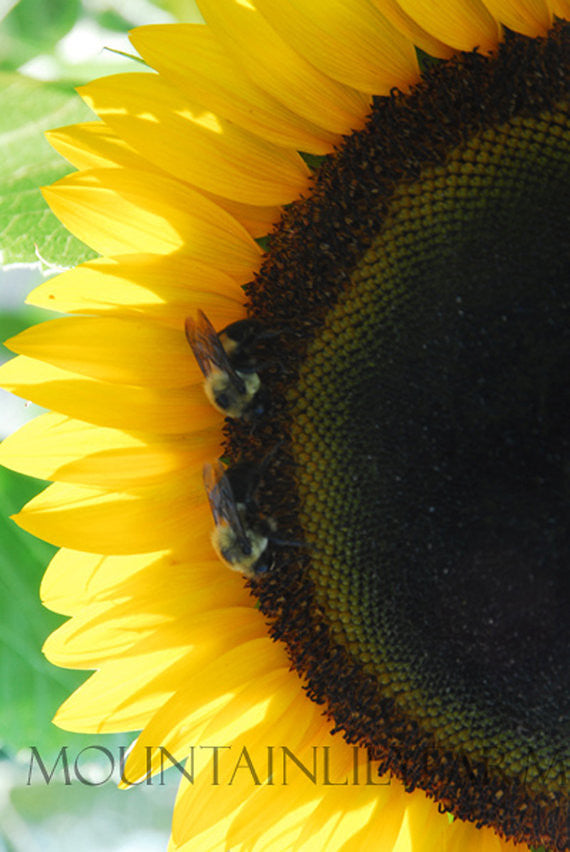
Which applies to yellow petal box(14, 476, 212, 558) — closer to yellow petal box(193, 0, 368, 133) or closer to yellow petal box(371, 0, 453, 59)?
yellow petal box(193, 0, 368, 133)

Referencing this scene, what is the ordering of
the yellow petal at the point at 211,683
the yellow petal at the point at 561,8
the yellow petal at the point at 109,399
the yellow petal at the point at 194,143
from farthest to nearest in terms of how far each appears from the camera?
the yellow petal at the point at 211,683 < the yellow petal at the point at 109,399 < the yellow petal at the point at 194,143 < the yellow petal at the point at 561,8

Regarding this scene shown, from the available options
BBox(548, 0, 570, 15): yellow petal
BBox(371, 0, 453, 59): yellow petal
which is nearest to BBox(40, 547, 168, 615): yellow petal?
BBox(371, 0, 453, 59): yellow petal

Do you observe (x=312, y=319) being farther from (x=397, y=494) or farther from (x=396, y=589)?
(x=396, y=589)

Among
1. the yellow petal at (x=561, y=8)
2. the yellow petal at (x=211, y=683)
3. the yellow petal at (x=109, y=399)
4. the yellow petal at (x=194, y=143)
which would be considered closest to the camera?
the yellow petal at (x=561, y=8)

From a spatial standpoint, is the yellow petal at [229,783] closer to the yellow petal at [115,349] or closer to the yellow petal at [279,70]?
the yellow petal at [115,349]

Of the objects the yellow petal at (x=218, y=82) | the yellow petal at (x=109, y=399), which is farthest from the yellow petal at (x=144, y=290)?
the yellow petal at (x=218, y=82)

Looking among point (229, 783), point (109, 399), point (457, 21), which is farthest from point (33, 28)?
point (229, 783)

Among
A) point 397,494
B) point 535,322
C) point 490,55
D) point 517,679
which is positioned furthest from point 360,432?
point 490,55
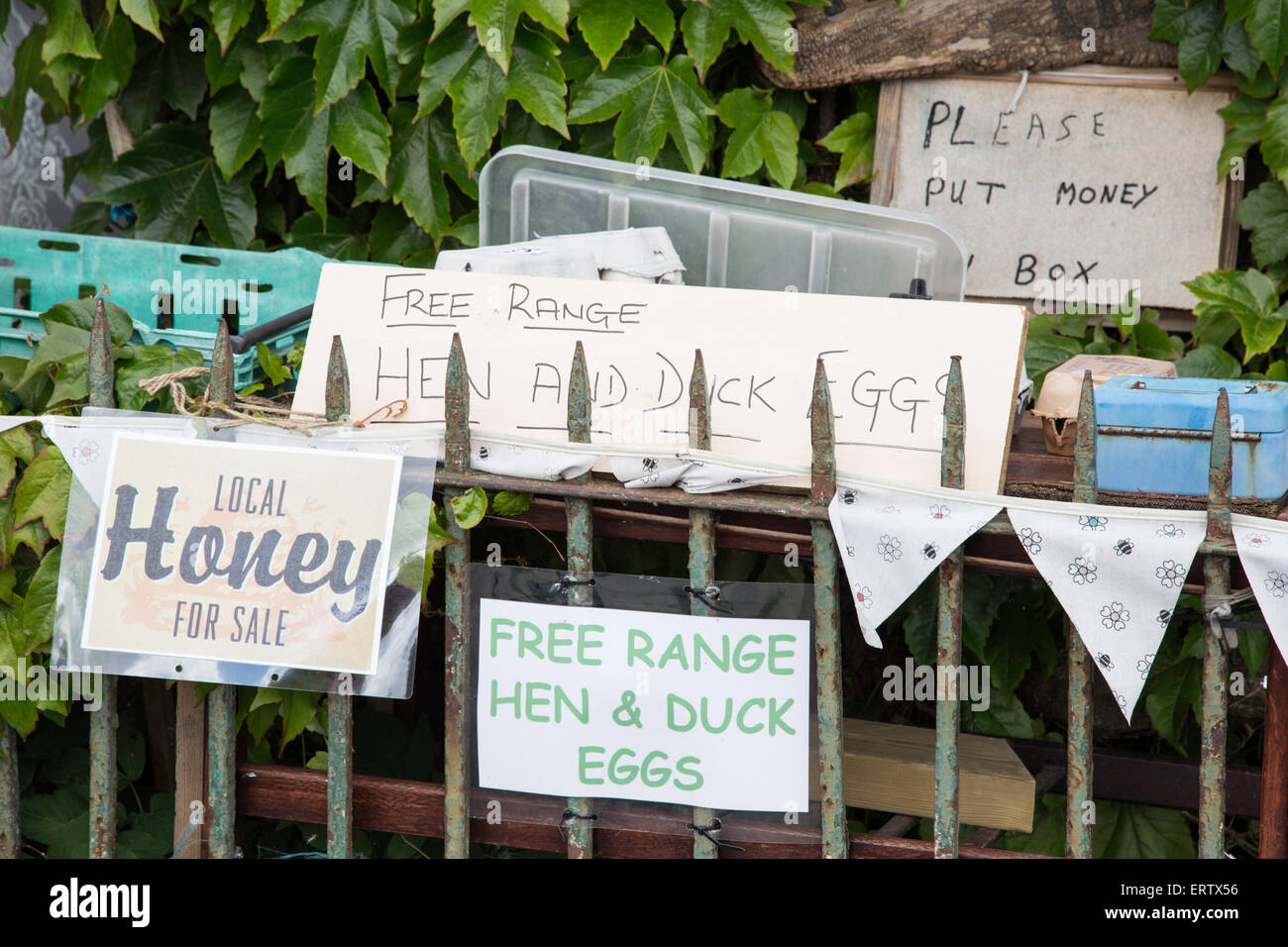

- [Requirement] Find each line of the listing above that contains the word "nearest" and copy it out in full.

- [Reply to the exercise]
from farthest to nearest in terms of how far each appears from the camera?
which is nearest to BBox(40, 547, 168, 615): yellow petal?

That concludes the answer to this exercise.